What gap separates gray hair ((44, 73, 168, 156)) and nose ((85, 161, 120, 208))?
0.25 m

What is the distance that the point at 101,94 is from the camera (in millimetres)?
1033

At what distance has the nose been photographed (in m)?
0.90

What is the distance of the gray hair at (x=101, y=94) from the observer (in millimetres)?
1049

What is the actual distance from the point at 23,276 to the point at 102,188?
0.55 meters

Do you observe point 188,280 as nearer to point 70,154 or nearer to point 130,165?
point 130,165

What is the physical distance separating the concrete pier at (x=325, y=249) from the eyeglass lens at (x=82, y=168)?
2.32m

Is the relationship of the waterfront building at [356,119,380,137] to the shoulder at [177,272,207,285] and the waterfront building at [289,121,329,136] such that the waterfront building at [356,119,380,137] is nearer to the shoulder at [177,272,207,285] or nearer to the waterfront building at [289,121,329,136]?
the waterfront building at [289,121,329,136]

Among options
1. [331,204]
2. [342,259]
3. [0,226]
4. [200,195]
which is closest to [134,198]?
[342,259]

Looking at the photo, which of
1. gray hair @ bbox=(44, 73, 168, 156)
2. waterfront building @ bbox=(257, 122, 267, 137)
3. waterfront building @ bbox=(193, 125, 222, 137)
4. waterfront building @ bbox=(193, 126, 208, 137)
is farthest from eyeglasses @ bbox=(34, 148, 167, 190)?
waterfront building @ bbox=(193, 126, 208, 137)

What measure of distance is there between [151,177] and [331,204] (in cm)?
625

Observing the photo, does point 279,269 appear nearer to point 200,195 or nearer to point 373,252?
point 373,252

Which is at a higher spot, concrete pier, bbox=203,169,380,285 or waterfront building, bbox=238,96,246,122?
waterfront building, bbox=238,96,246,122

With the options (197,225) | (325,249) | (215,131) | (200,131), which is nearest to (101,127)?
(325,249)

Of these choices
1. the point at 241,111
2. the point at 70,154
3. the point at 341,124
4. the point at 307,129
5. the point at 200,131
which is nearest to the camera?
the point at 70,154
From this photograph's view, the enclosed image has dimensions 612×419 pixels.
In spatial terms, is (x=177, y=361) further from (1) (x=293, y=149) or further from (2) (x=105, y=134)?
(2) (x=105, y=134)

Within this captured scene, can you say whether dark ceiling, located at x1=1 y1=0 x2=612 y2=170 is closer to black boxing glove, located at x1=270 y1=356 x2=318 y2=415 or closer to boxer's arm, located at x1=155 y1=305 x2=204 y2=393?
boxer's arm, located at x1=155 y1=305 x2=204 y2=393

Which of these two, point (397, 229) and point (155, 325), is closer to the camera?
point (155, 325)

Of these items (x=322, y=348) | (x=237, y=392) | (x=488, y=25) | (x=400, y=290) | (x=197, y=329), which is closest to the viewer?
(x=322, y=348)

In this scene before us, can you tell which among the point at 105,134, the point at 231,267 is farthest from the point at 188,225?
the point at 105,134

§ §

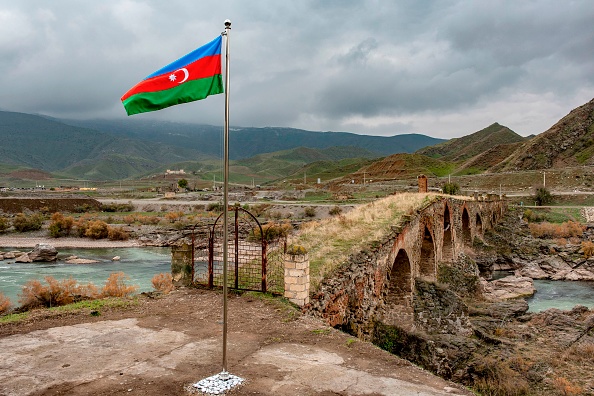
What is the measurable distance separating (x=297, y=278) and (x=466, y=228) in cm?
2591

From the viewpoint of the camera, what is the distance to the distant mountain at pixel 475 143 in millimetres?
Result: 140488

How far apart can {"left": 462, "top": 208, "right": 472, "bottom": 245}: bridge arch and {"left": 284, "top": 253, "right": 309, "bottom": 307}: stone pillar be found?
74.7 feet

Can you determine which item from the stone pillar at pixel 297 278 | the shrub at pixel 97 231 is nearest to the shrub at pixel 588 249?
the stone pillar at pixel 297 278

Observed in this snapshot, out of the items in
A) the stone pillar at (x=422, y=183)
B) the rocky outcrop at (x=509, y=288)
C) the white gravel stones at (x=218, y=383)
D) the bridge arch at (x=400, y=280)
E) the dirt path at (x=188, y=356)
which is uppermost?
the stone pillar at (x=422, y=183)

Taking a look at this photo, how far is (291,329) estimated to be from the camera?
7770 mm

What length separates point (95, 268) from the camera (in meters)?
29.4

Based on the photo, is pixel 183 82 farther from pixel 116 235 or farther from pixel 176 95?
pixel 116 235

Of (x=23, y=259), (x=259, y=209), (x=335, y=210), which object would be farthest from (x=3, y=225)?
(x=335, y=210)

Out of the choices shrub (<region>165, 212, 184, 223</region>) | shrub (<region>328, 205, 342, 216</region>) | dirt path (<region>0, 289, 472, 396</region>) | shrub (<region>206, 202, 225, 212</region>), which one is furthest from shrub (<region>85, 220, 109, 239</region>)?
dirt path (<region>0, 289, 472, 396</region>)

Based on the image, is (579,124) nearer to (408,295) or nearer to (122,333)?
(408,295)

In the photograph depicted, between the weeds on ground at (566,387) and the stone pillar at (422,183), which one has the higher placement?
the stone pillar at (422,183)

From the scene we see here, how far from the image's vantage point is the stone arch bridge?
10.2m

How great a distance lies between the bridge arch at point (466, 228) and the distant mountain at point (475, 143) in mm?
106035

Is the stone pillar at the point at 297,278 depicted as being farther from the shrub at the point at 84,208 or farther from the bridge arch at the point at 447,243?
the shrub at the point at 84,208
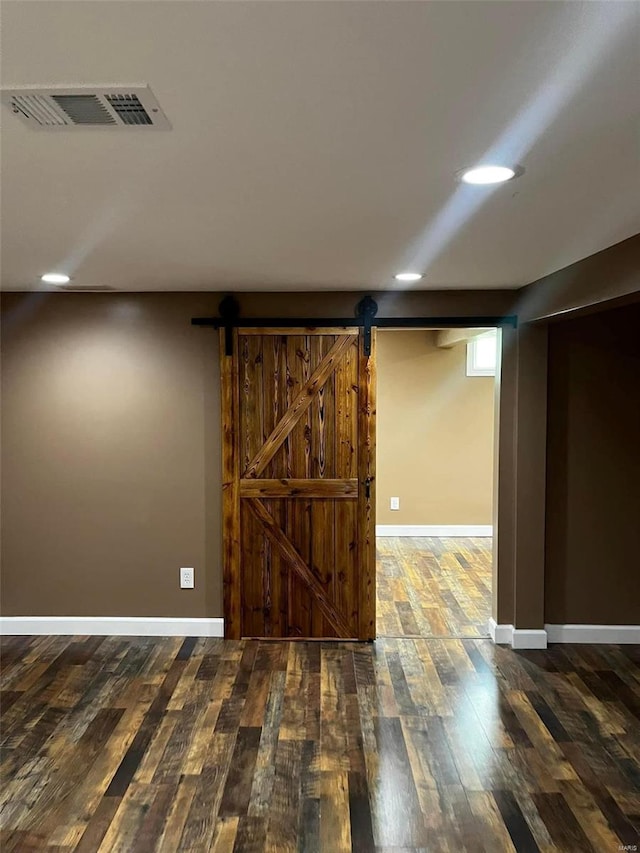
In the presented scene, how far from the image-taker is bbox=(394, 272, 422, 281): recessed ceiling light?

§ §

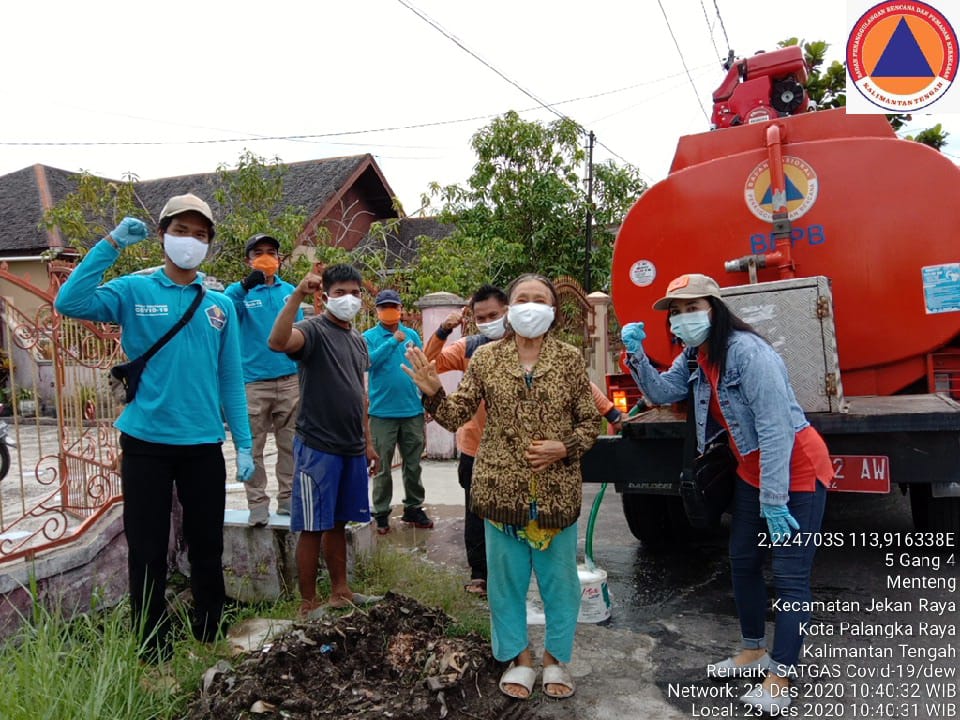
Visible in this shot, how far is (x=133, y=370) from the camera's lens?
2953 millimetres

§ §

WHAT TO WORK ON: Lay out the lines starting at the one containing "What gap separates" and ending at the one containing "0.55 meters" as a JSON list of strings, one string per line, omitting blank lines.

REPLY:
[
  "What gap separates gray hair ((44, 73, 168, 156)) and nose ((85, 161, 120, 208))?",
  "0.25 m",
  "What is the distance that the point at 101,94 is from the camera (in millimetres)?",
  "1033",
  "At what distance has the nose been photographed (in m)?",
  "0.90",
  "What is the distance of the gray hair at (x=101, y=94) from the observer (in millimetres)?",
  "1049",
  "What is the actual distance from the point at 23,276 to the point at 102,188?",
  "0.55 meters"
]